– Алё! Чего рыдаем? Чего рыдаем? Я повторяю свой вопрос!
Ну и дальше всё по плану: Алё, Бармалё, добро, любовь, свет. В то утро Бармалё-таки пригласили к чаю, усадив между Жирафолё и Котолё. И больше уже не позволили уйти.
Бармалё и Юлё-лё стали неразлучными друзьями… «Ты у меня один-единственный друг на всем белом свете», – часто говорила девочка. Бармалё обнимал её своими нитями добра и пускался в долгие рассказы очевидца о свете – белом, прозрачном, разноцветном – одним словом, едином Свете Творения. И всегда напоминал ей, что в такой большой семье – с тремя братьями и тремя сёстрами – она ну никак не может быть одинокой, пусть даже не прикидывается.
– Нет, Бармалё, – сопротивлялась девочка, – когда ты самая младшая, пусть даже в самой большой семье, поверь мне, тебе живётся несладко. Даже если родители не запрещают конфеты и халву. Ох не сладко, Бармалё…
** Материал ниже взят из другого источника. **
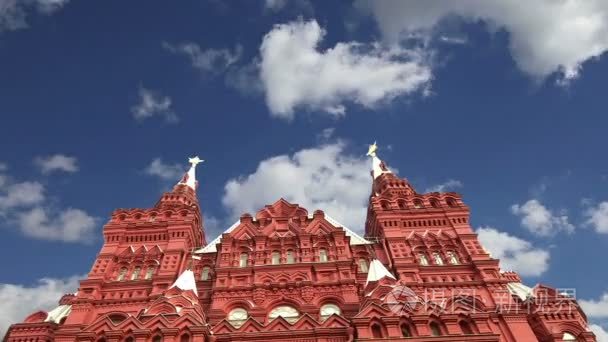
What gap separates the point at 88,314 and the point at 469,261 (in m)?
22.6

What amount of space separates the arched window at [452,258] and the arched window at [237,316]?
1302 centimetres

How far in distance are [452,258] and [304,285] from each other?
9790mm

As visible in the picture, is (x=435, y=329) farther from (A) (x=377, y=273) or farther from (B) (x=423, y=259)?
(B) (x=423, y=259)

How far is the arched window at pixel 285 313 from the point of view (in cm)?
2553

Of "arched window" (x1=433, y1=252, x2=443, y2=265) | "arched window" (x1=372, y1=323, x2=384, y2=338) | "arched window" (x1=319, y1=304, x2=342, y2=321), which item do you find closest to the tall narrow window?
"arched window" (x1=372, y1=323, x2=384, y2=338)

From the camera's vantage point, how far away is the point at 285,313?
25.8 m

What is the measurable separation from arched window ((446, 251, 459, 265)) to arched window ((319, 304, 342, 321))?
8.19 metres

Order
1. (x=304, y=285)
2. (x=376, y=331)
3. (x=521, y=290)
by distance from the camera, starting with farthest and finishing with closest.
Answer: (x=521, y=290)
(x=304, y=285)
(x=376, y=331)

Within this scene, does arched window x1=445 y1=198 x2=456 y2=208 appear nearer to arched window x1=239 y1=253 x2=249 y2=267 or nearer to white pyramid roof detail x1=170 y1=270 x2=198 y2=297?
arched window x1=239 y1=253 x2=249 y2=267

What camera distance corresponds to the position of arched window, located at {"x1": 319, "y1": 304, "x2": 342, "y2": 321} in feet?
84.1

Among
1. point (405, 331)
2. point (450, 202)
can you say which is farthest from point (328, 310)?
point (450, 202)

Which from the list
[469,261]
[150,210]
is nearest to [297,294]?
[469,261]

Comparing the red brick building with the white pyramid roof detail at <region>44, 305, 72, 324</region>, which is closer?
the red brick building

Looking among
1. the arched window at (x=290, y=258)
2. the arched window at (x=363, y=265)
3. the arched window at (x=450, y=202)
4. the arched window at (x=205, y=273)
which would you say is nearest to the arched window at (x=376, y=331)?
the arched window at (x=363, y=265)
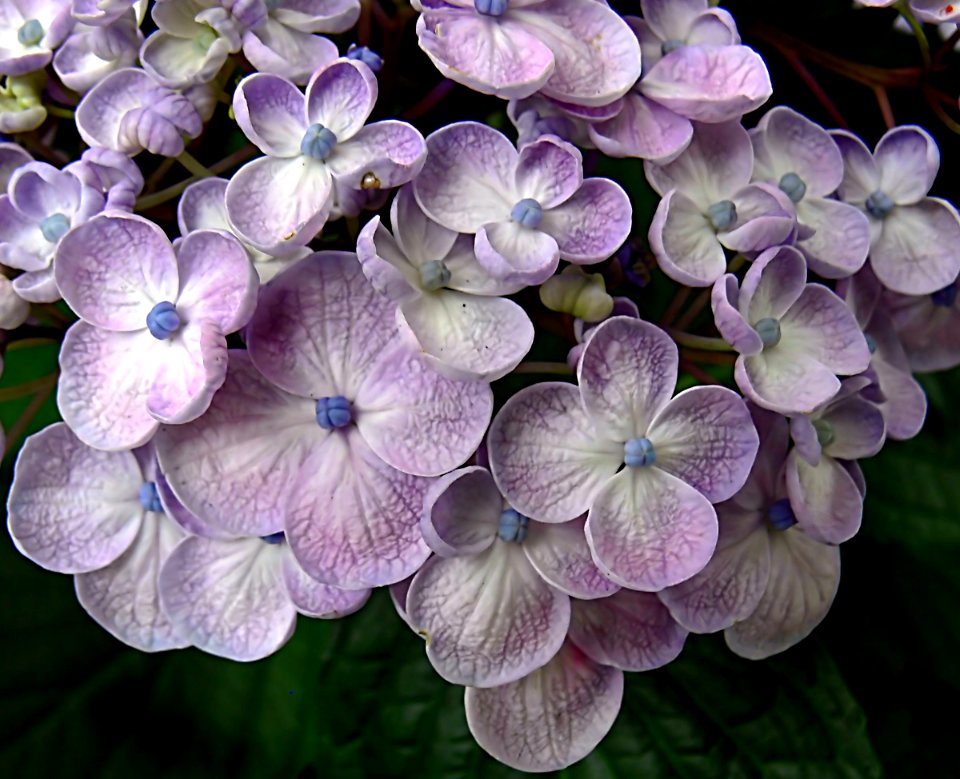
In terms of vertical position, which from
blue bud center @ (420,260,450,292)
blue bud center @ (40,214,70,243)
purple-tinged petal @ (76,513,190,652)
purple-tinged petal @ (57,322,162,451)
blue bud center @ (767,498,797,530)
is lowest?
purple-tinged petal @ (76,513,190,652)

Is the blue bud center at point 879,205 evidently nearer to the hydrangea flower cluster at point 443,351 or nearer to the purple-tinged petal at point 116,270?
the hydrangea flower cluster at point 443,351

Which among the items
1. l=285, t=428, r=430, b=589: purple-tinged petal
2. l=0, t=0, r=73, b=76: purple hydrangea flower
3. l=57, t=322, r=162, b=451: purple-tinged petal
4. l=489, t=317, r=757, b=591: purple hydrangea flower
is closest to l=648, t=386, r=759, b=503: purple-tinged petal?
l=489, t=317, r=757, b=591: purple hydrangea flower

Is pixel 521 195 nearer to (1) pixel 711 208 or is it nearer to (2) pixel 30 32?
(1) pixel 711 208

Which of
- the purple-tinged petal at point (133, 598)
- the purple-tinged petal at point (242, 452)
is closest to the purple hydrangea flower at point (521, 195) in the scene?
the purple-tinged petal at point (242, 452)

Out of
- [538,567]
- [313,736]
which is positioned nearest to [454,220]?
[538,567]

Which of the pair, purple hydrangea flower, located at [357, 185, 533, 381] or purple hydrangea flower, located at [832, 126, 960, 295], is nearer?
purple hydrangea flower, located at [357, 185, 533, 381]

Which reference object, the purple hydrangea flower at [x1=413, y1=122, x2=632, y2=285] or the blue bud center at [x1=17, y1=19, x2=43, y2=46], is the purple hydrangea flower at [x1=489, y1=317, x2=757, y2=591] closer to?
the purple hydrangea flower at [x1=413, y1=122, x2=632, y2=285]

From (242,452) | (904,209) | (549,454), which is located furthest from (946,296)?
(242,452)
Юля-ля не так давно (всего-то года три жила на свете), но крепко-накрепко была убеждена, что её не любит никто из прочих обитателей этого света, совсем никто. Родители были поглощены делами старших детей – способных предъявить им уже гораздо более существенные (сообразно их размерам) проблемы. Самая старшая сестра не всегда вспоминала, как Юлю-лю зовут. Старший брат традиционно приветствовал её нежным щелбаном. Близняшки, которые шли сразу после этого брата, были так поглощены друг другом и перипетиями сериала «Сплетница», что, возможно, вообще не догадывались о существовании некой самой младшей сестры в их семье. Но больше всего, конечно, на Юле-ле отрывались два средне-младших брата, применяя к ней свой полный арсенал щипаний, обзываний, пуганий и прочих дурака (то есть друг друга) валяний.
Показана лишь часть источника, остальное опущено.